*WHAT TO WORK ON*
Whenever "unknown" appears in a line, please copy that line from the data.

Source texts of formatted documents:
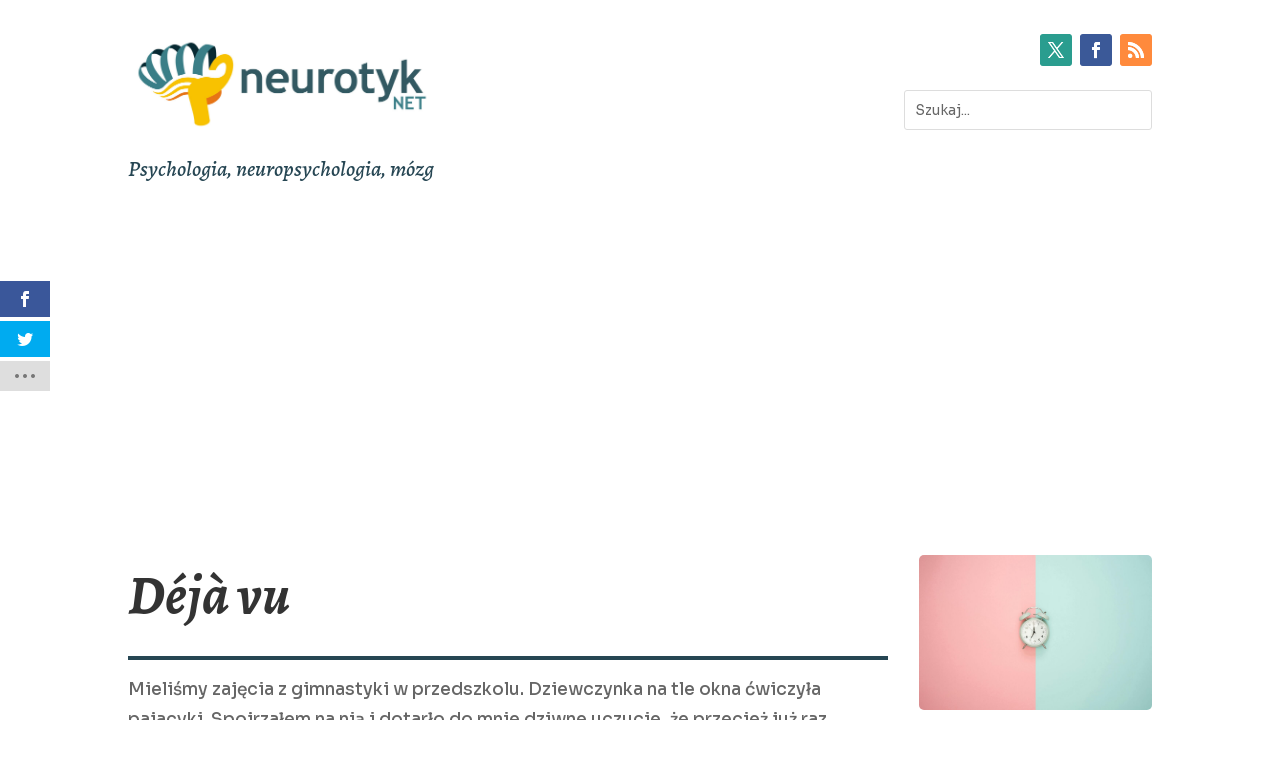

--- FILE ---
content_type: text/html; charset=utf-8
request_url: https://www.google.com/recaptcha/api2/aframe
body_size: 250
content:
<!DOCTYPE HTML><html><head><meta http-equiv="content-type" content="text/html; charset=UTF-8"></head><body><script nonce="uJkEQ0t7r4B8X6YZoruN6g">/** Anti-fraud and anti-abuse applications only. See google.com/recaptcha */ try{var clients={'sodar':'https://pagead2.googlesyndication.com/pagead/sodar?'};window.addEventListener("message",function(a){try{if(a.source===window.parent){var b=JSON.parse(a.data);var c=clients[b['id']];if(c){var d=document.createElement('img');d.src=c+b['params']+'&rc='+(localStorage.getItem("rc::a")?sessionStorage.getItem("rc::b"):"");window.document.body.appendChild(d);sessionStorage.setItem("rc::e",parseInt(sessionStorage.getItem("rc::e")||0)+1);localStorage.setItem("rc::h",'1769145031812');}}}catch(b){}});window.parent.postMessage("_grecaptcha_ready", "*");}catch(b){}</script></body></html>

--- FILE ---
content_type: text/css
request_url: https://neurotyk.net/wp-content/et-cache/525/et-core-unified-tb-3386-tb-3389-tb-3387-deferred-525.min.css?ver=1732471207
body_size: 604
content:
.et_pb_section_0_tb_body.et_pb_section{padding-top:0px;padding-right:0px;padding-bottom:54px;padding-left:0px}.et_pb_section_0_tb_body>.et_pb_row,body #page-container .et-db #et-boc .et-l .et_pb_section_0_tb_body>.et_pb_row,body.et_pb_pagebuilder_layout.single #page-container #et-boc .et-l .et_pb_section_0_tb_body>.et_pb_row,body.et_pb_pagebuilder_layout.single.et_full_width_page #page-container #et-boc .et-l .et_pb_section_0_tb_body>.et_pb_row,body.et_pb_pagebuilder_layout.single.et_full_width_portfolio_page #page-container #et-boc .et-l .et_pb_section_0_tb_body>.et_pb_row{max-width:1280px}.et_pb_row_inner_0_tb_body{min-height:1594.8px}.et_pb_text_0_tb_body.et_pb_text,.et_pb_text_3_tb_body.et_pb_text{color:#264653!important}.et_pb_text_0_tb_body{line-height:1.3em;font-family:'Alegreya',Georgia,"Times New Roman",serif;font-weight:700;font-style:italic;font-size:58px;line-height:1.3em;border-color:#000000 #000000 #264653 #000000;border-bottom-width:4px;padding-bottom:10px!important}.et_pb_text_0_tb_body h1{font-family:'Alegreya',Georgia,"Times New Roman",serif;font-weight:700;font-size:55px;line-height:1.5em}.et_pb_post_content_0_tb_body p,.et_pb_post_content_0_tb_body ol li,.et_pb_post_content_0_tb_body ol,.et_pb_blog_0_tb_body .et_pb_post p{line-height:1.8em}.et_pb_post_content_0_tb_body{font-size:17px;line-height:1.8em}.et_pb_post_content_0_tb_body ul li{line-height:1.8em;line-height:1.8em}.et_pb_post_content_0_tb_body h1{line-height:2em}.et_pb_post_content_0_tb_body h2{font-size:30px;line-height:2em}.et_pb_post_content_0_tb_body h3{font-size:25px;line-height:2em}.et_pb_post_content_0_tb_body img{border-width:0px 23px 23px 23px!important;border-color:#FFFFFF!important}.et_pb_image_0_tb_body .et_pb_image_wrap{border-radius:5px 5px 5px 5px;overflow:hidden}.et_pb_image_0_tb_body{width:100%;max-width:100%!important;text-align:left;margin-left:0}.et_pb_image_0_tb_body .et_pb_image_wrap,.et_pb_image_0_tb_body img{width:100%}.et_pb_text_1_tb_body.et_pb_text,.et_pb_text_2_tb_body.et_pb_text{color:#2A9D8F!important;transition:color 300ms ease 0ms}.et_pb_text_1_tb_body.et_pb_text:hover,.et_pb_text_1_tb_body.et_pb_text a,.et_pb_text_1_tb_body h1,.et_pb_text_2_tb_body.et_pb_text:hover,.et_pb_text_2_tb_body.et_pb_text a,.et_pb_text_2_tb_body h1{color:#2A9D8F!important}.et_pb_text_1_tb_body,.et_pb_text_1_tb_body a,.et_pb_text_2_tb_body a{font-family:'Open Sans',Helvetica,Arial,Lucida,sans-serif}.et_pb_text_2_tb_body{font-family:'Open Sans',Helvetica,Arial,Lucida,sans-serif;font-size:13px}.et_pb_text_3_tb_body{line-height:1.8em;font-family:'Alegreya',Georgia,"Times New Roman",serif;font-style:italic;font-size:31px;line-height:1.8em;border-color:#1a0a38 #1a0a38 #264653 #1a0a38;border-bottom-width:3px}.et_pb_text_3_tb_body h2{font-family:'Work Sans',Helvetica,Arial,Lucida,sans-serif;font-weight:700;font-size:35px;line-height:1.5em}.et_pb_blog_0_tb_body .et_pb_post .entry-title a,.et_pb_blog_0_tb_body .not-found-title{font-weight:600!important;font-style:italic!important;color:#264653!important}.et_pb_blog_0_tb_body .et_pb_post .entry-title,.et_pb_blog_0_tb_body .not-found-title{font-size:24px!important;line-height:1.3em!important;text-align:left!important}.et_pb_blog_0_tb_body .et_pb_post .post-content,.et_pb_blog_0_tb_body.et_pb_bg_layout_light .et_pb_post .post-content p,.et_pb_blog_0_tb_body.et_pb_bg_layout_dark .et_pb_post .post-content p{line-height:1.8em;text-align:left}.et_pb_blog_0_tb_body .et_pb_post .post-meta,.et_pb_blog_0_tb_body .et_pb_post .post-meta a,#left-area .et_pb_blog_0_tb_body .et_pb_post .post-meta,#left-area .et_pb_blog_0_tb_body .et_pb_post .post-meta a{font-family:'Hind Guntur',Helvetica,Arial,Lucida,sans-serif;font-weight:300;color:#2A9D8F!important;line-height:1.4em}.et_pb_blog_0_tb_body .et_pb_post div.post-content a.more-link{color:#E9C46A!important}.et_pb_blog_0_tb_body .pagination a{font-size:0px;line-height:0em}.et_pb_blog_0_tb_body .et_pb_blog_grid .et_pb_post{border-radius:5px 5px 5px 5px;overflow:hidden;border-width:0px;border-color:rgba(0,0,0,0.1)}.et_pb_blog_0_tb_body .et_pb_blog_grid .et_pb_post,.et_pb_blog_0_tb_body:not(.et_pb_blog_grid_wrapper) .et_pb_post{transition:border-radius 300ms ease 0ms}@media only screen and (max-width:980px){.et_pb_text_0_tb_body{font-size:40px;border-bottom-width:4px;border-bottom-color:#264653}.et_pb_text_0_tb_body h1{font-size:40px}.et_pb_post_content_0_tb_body img{border-top-width:0px!important;border-top-color:#FFFFFF!important}.et_pb_image_0_tb_body{text-align:center;margin-left:auto;margin-right:auto}.et_pb_text_3_tb_body h2{font-size:30px}.et_pb_text_3_tb_body{border-bottom-width:3px;border-bottom-color:#264653}.et_pb_blog_0_tb_body .et_pb_post .entry-title,.et_pb_blog_0_tb_body .not-found-title{font-size:30px!important}}@media only screen and (max-width:767px){.et_pb_text_0_tb_body{font-size:30px;border-bottom-width:4px;border-bottom-color:#264653}.et_pb_text_0_tb_body h1{font-size:30px}.et_pb_post_content_0_tb_body img{border-top-width:0px!important;border-top-color:#FFFFFF!important}.et_pb_text_3_tb_body h2{font-size:20px}.et_pb_text_3_tb_body{border-bottom-width:3px;border-bottom-color:#264653}.et_pb_blog_0_tb_body .et_pb_post .entry-title,.et_pb_blog_0_tb_body .not-found-title{font-size:20px!important}}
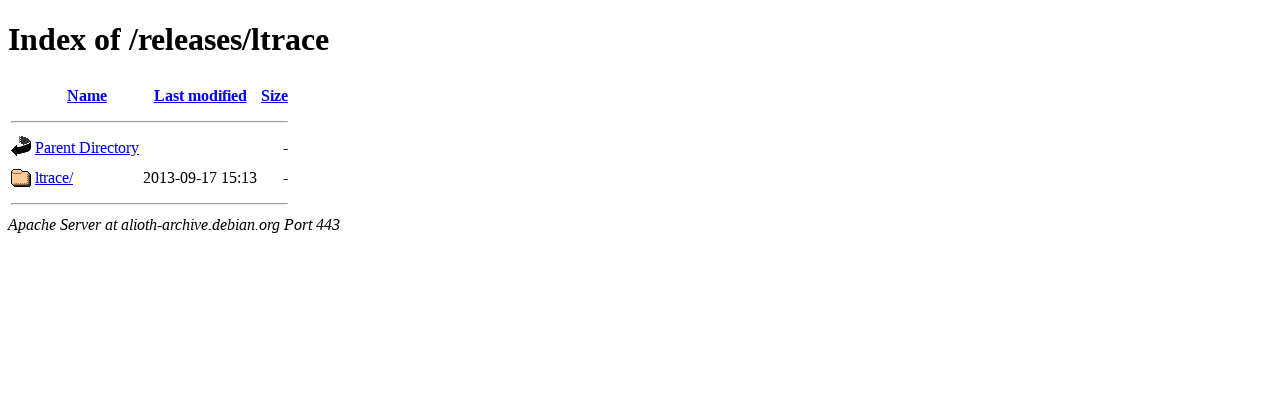

--- FILE ---
content_type: text/html;charset=UTF-8
request_url: https://alioth-archive.debian.org/releases/ltrace/?C=S;O=A
body_size: 246
content:
<!DOCTYPE HTML PUBLIC "-//W3C//DTD HTML 4.01//EN" "http://www.w3.org/TR/html4/strict.dtd">
<html>
 <head>
  <title>Index of /releases/ltrace</title>
 </head>
 <body>
<h1>Index of /releases/ltrace</h1>
  <table>
   <tr><th valign="top"><img src="/icons/blank.gif" alt="[ICO]"></th><th><a href="?C=N;O=A">Name</a></th><th><a href="?C=M;O=A">Last modified</a></th><th><a href="?C=S;O=D">Size</a></th></tr>
   <tr><th colspan="4"><hr></th></tr>
<tr><td valign="top"><img src="/icons/back.gif" alt="[PARENTDIR]"></td><td><a href="/releases/">Parent Directory</a></td><td>&nbsp;</td><td align="right">  - </td></tr>
<tr><td valign="top"><img src="/icons/folder.gif" alt="[DIR]"></td><td><a href="ltrace/">ltrace/</a></td><td align="right">2013-09-17 15:13  </td><td align="right">  - </td></tr>
   <tr><th colspan="4"><hr></th></tr>
</table>
<address>Apache Server at alioth-archive.debian.org Port 443</address>
</body></html>
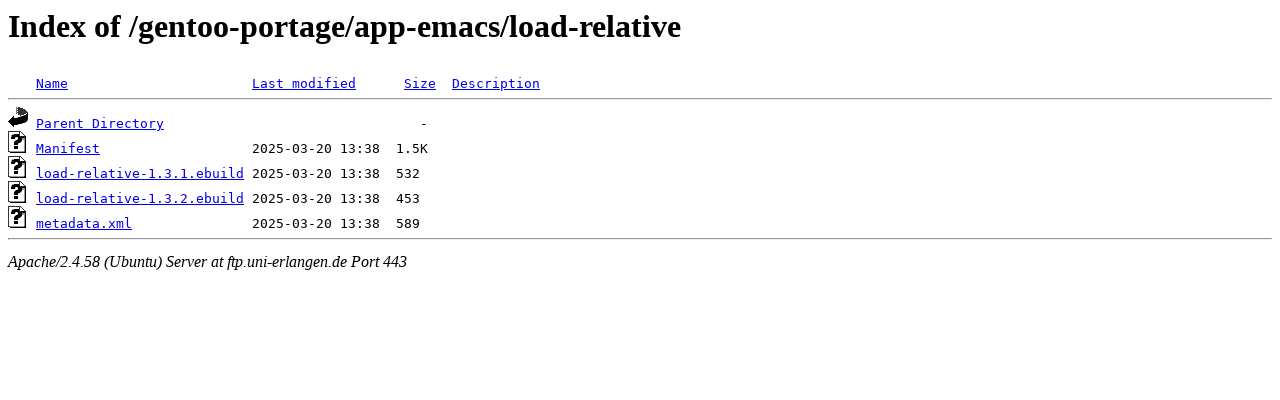

--- FILE ---
content_type: text/html;charset=UTF-8
request_url: https://ftp.uni-erlangen.de/gentoo-portage/app-emacs/load-relative/?C=M;O=A
body_size: 489
content:
<!DOCTYPE HTML PUBLIC "-//W3C//DTD HTML 3.2 Final//EN">
<html>
 <head>
  <title>Index of /gentoo-portage/app-emacs/load-relative</title>
 </head>
 <body>
<h1>Index of /gentoo-portage/app-emacs/load-relative</h1>
<pre><img src="/icons/blank.gif" alt="Icon "> <a href="?C=N;O=A">Name</a>                       <a href="?C=M;O=D">Last modified</a>      <a href="?C=S;O=A">Size</a>  <a href="?C=D;O=A">Description</a><hr><img src="/icons/back.gif" alt="[PARENTDIR]"> <a href="/gentoo-portage/app-emacs/">Parent Directory</a>                                -   
<img src="/icons/unknown.gif" alt="[   ]"> <a href="Manifest">Manifest</a>                   2025-03-20 13:38  1.5K  
<img src="/icons/unknown.gif" alt="[   ]"> <a href="load-relative-1.3.1.ebuild">load-relative-1.3.1.ebuild</a> 2025-03-20 13:38  532   
<img src="/icons/unknown.gif" alt="[   ]"> <a href="load-relative-1.3.2.ebuild">load-relative-1.3.2.ebuild</a> 2025-03-20 13:38  453   
<img src="/icons/unknown.gif" alt="[   ]"> <a href="metadata.xml">metadata.xml</a>               2025-03-20 13:38  589   
<hr></pre>
<address>Apache/2.4.58 (Ubuntu) Server at ftp.uni-erlangen.de Port 443</address>
</body></html>
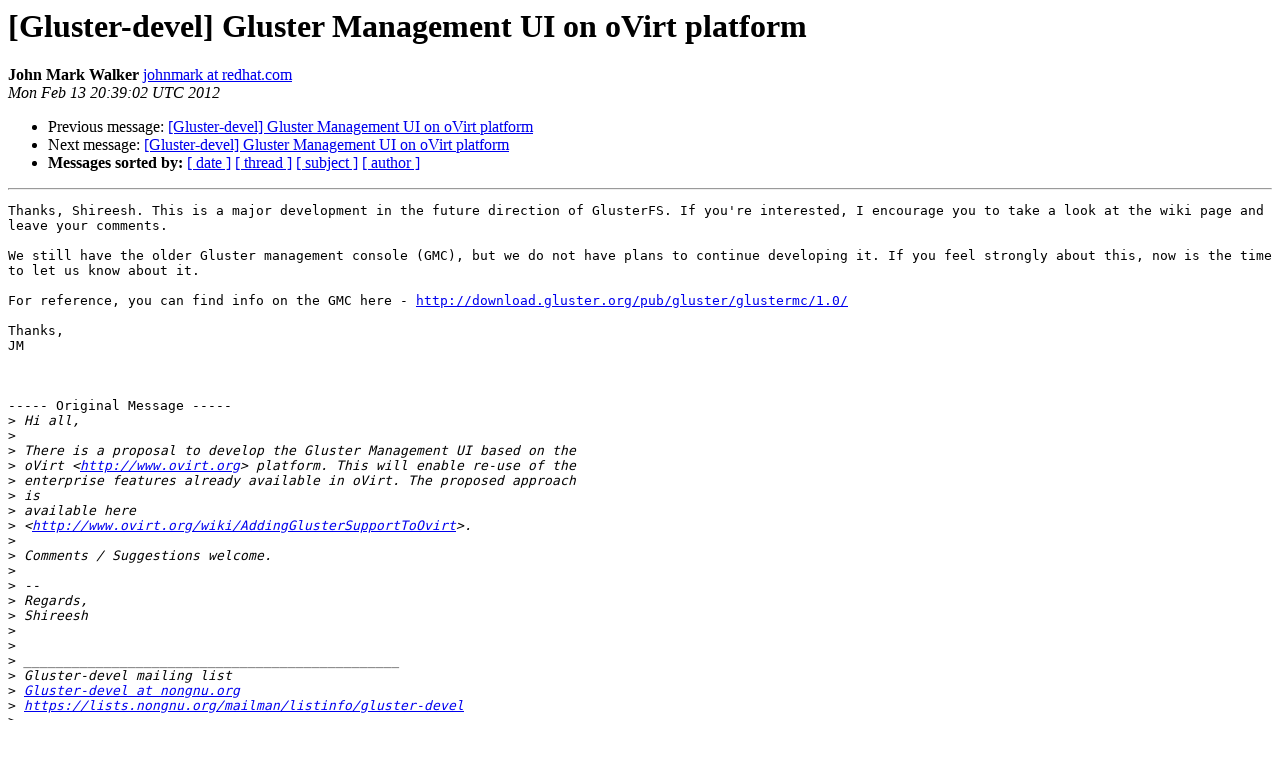

--- FILE ---
content_type: text/html
request_url: https://lists.gluster.org/pipermail/gluster-devel/2012-February/036359.html
body_size: 4254
content:
<!DOCTYPE HTML PUBLIC "-//W3C//DTD HTML 4.01 Transitional//EN">
<HTML>
 <HEAD>
   <TITLE> [Gluster-devel] Gluster Management UI on oVirt platform
   </TITLE>
   <LINK REL="Index" HREF="index.html" >
   <LINK REL="made" HREF="mailto:gluster-devel%40gluster.org?Subject=Re:%20Re%3A%20%5BGluster-devel%5D%20Gluster%20Management%20UI%20on%20oVirt%20platform&In-Reply-To=%3Cb707f53e-3d4b-4be2-815e-1db54a8c1535%40zmail01.collab.prod.int.phx2.redhat.com%3E">
   <META NAME="robots" CONTENT="index,nofollow">
   <style type="text/css">
       pre {
           white-space: pre-wrap;       /* css-2.1, curent FF, Opera, Safari */
           }
   </style>
   <META http-equiv="Content-Type" content="text/html; charset=us-ascii">
   <LINK REL="Previous"  HREF="036358.html">
   <LINK REL="Next"  HREF="036360.html">
 </HEAD>
 <BODY BGCOLOR="#ffffff">
   <H1>[Gluster-devel] Gluster Management UI on oVirt platform</H1>
    <B>John Mark Walker</B> 
    <A HREF="mailto:gluster-devel%40gluster.org?Subject=Re:%20Re%3A%20%5BGluster-devel%5D%20Gluster%20Management%20UI%20on%20oVirt%20platform&In-Reply-To=%3Cb707f53e-3d4b-4be2-815e-1db54a8c1535%40zmail01.collab.prod.int.phx2.redhat.com%3E"
       TITLE="[Gluster-devel] Gluster Management UI on oVirt platform">johnmark at redhat.com
       </A><BR>
    <I>Mon Feb 13 20:39:02 UTC 2012</I>
    <P><UL>
        <LI>Previous message: <A HREF="036358.html">[Gluster-devel] Gluster Management UI on oVirt platform
</A></li>
        <LI>Next message: <A HREF="036360.html">[Gluster-devel] Gluster Management UI on oVirt platform
</A></li>
         <LI> <B>Messages sorted by:</B> 
              <a href="date.html#36359">[ date ]</a>
              <a href="thread.html#36359">[ thread ]</a>
              <a href="subject.html#36359">[ subject ]</a>
              <a href="author.html#36359">[ author ]</a>
         </LI>
       </UL>
    <HR>  
<!--beginarticle-->
<PRE>Thanks, Shireesh. This is a major development in the future direction of GlusterFS. If you're interested, I encourage you to take a look at the wiki page and leave your comments.

We still have the older Gluster management console (GMC), but we do not have plans to continue developing it. If you feel strongly about this, now is the time to let us know about it.

For reference, you can find info on the GMC here - <A HREF="http://download.gluster.org/pub/gluster/glustermc/1.0/">http://download.gluster.org/pub/gluster/glustermc/1.0/</A>

Thanks,
JM



----- Original Message -----
&gt;<i> Hi all,
</I>&gt;<i> 
</I>&gt;<i> There is a proposal to develop the Gluster Management UI based on the
</I>&gt;<i> oVirt &lt;<A HREF="http://www.ovirt.org">http://www.ovirt.org</A>&gt; platform. This will enable re-use of the
</I>&gt;<i> enterprise features already available in oVirt. The proposed approach
</I>&gt;<i> is
</I>&gt;<i> available here
</I>&gt;<i> &lt;<A HREF="http://www.ovirt.org/wiki/AddingGlusterSupportToOvirt">http://www.ovirt.org/wiki/AddingGlusterSupportToOvirt</A>&gt;.
</I>&gt;<i> 
</I>&gt;<i> Comments / Suggestions welcome.
</I>&gt;<i> 
</I>&gt;<i> --
</I>&gt;<i> Regards,
</I>&gt;<i> Shireesh
</I>&gt;<i> 
</I>&gt;<i> 
</I>&gt;<i> _______________________________________________
</I>&gt;<i> Gluster-devel mailing list
</I>&gt;<i> <A HREF="http://supercolony.gluster.org/mailman/listinfo/gluster-devel">Gluster-devel at nongnu.org</A>
</I>&gt;<i> <A HREF="https://lists.nongnu.org/mailman/listinfo/gluster-devel">https://lists.nongnu.org/mailman/listinfo/gluster-devel</A>
</I>&gt;<i> 
</I>

</PRE>

<!--endarticle-->
    <HR>
    <P><UL>
        <!--threads-->
	<LI>Previous message: <A HREF="036358.html">[Gluster-devel] Gluster Management UI on oVirt platform
</A></li>
	<LI>Next message: <A HREF="036360.html">[Gluster-devel] Gluster Management UI on oVirt platform
</A></li>
         <LI> <B>Messages sorted by:</B> 
              <a href="date.html#36359">[ date ]</a>
              <a href="thread.html#36359">[ thread ]</a>
              <a href="subject.html#36359">[ subject ]</a>
              <a href="author.html#36359">[ author ]</a>
         </LI>
       </UL>

<hr>
<a href="http://supercolony.gluster.org/mailman/listinfo/gluster-devel">More information about the Gluster-devel
mailing list</a><br>
</body></html>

*ANSWER BELOW*
<img src="/icons/unknown.gif" alt="[   ]"> <a href="Manifest">Manifest</a>                   2025-03-20 13:38  1.5K  
<img src="/icons/unknown.gif" alt="[   ]"> <a href="load-relative-1.3.1.ebuild">load-relative-1.3.1.ebuild</a> 2025-03-20 13:38  532   
<img src="/icons/unknown.gif" alt="[   ]"> <a href="load-relative-1.3.2.ebuild">load-relative-1.3.2.ebuild</a> 2025-03-20 13:38  453   
<img src="/icons/unknown.gif" alt="[   ]"> <a href="metadata.xml">metadata.xml</a>               2025-03-20 13:38  589   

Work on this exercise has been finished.